The Ramakrishna Mission Durga Pujo is generous in its serving of the Bhoger Khichuri, but I was left craving for more. So this Saturday, I made the Niramish Khichuri with one of its traditional accompaniments, Baigun Bhaja. What a treat it was as a Saturday lunch!
How to Make Bengali Bhoger Khichuri | Niramish Khichuri with Baigun Bhaja
- Moong Dal or Husked Green Gram – 1 Cup
- Govindobhog Rice or Any Other Short-Grained Rice – 1 Cup
- Potatoes – 2 Large
- Cauliflower Florets – 1 Cup
- Peas – 1/2 Cup
- Tomato – 1 Large (Optional)
- Grated Fresh Ginger- 1 tbsp
- Roasted Cumin Powder – 1 tsp
- Red Chilli Powder – 1/2 tsp
- Turmeric Powder – 1 tsp
- Sugar – 1/4 tsp
- Bay Leaves – 2
- Cumin Seeds – 1 tsp
- Cloves – 4
- Cinnamon – 2″ stick
- Green Cardamom – 3
- Red Chillies – 2
- Mustard Oil – 1/4 Cup
- Salt to Taste
- Wash the rice well and soak it in 2 Cups water.
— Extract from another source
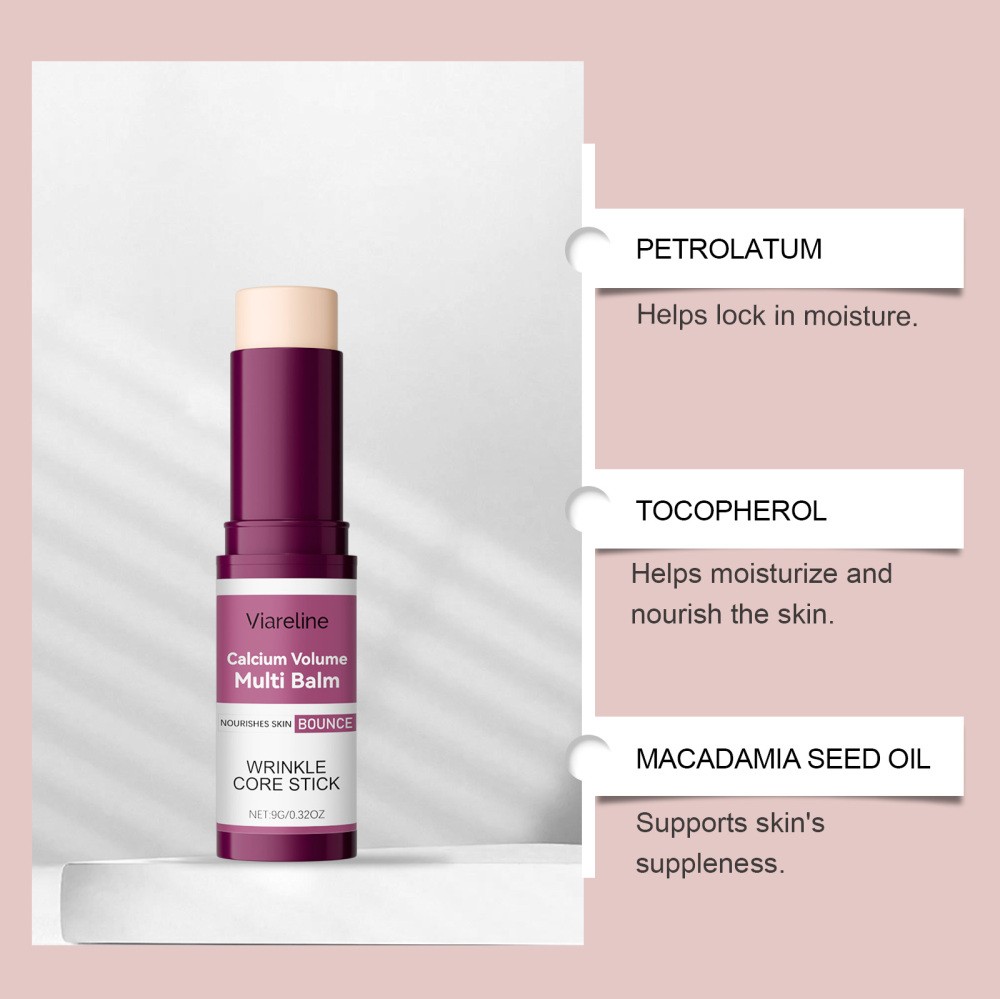 2Pack Calcium Volume Multi Balm, Wrinkle Core Stick, Anti-aging, Hydrating Firm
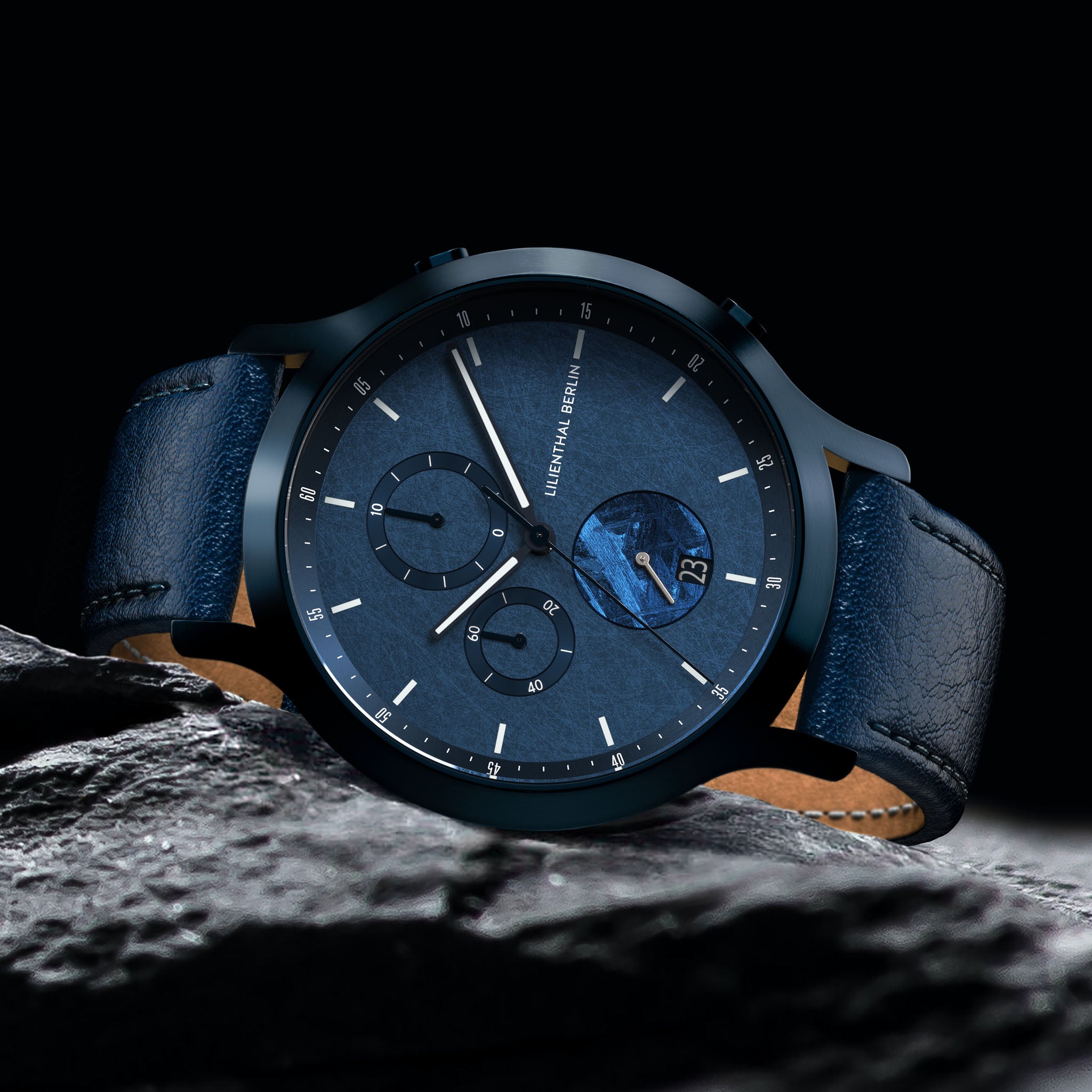 Chronograph Meteorite – Stellar Blue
- In a heavy-bottomed wok or kadhai, over medium heat, dry roast the moong dal till it just starts to change color.
- Peel and chop the potatoes into 1″ cubes.
- Chop the tomato into fine pieces.
- In a large wok or degchi (heavy bottomed vessel), heat the mustard oil till it starts smoking.
- Turn the heat down to medium and wait till the oil stops smoking.
- Add the potatoes and cauliflower florets, and fry till they just start to turn brown.
- Take the potato pieces and cauliflower florets, and set them aside.
- To the same oil, add the cumin seeds and stir-fry for a minute.
- Add cloves, cinnamon, bay leaves, green cardamom, and whole red chillies.
- Stir-fry for 2 minutes.
- Turn the heat to low.
- Add cumin powder, red chilli powder, and grated ginger.
- Stir-fry for one minute.
- Add the tomato and fry for a 2-3 minutes.
- Add the roasted moong dal and stir-fry for 2-3 minutes.
- Add 2 Cups of water and cover the vessel.
- Turn the heat to medium-high.
- After 5 minutes, the water will start to simmer.
- Add the cauliflower, potato, and peas.
- Cover and cook for 5 minutes. Stir occasionally.
- Add the rice along with the water and turmeric powder.
- Mix well.
- Cover and cook, stirring occasionally till the rice and dal are of mashable consistency. Add water, if required.
- Add the salt and sugar. Mix well.
- Serve Niramish Khichuri hot with a generous helping of ghee and Baigun Bhaja.
- Do not use Basmati rice to make this khichuri. Use any short-grained rice that is available; Govindobhog is recommended.
- Use mustard oil as much as possible. Heating mustard oil to its smoking point makes it change color and lose the strong raw mustard odour. Without mustard oil, the Bhoger Khichuri loses a certain je ne sais quois. 🙁
- Many recipes I have seen fry the peas with the potatoes and cauliflower. I add peas when I do so that they retain their color.
- You could add 1/4 tsp of Garam Masala at the very end.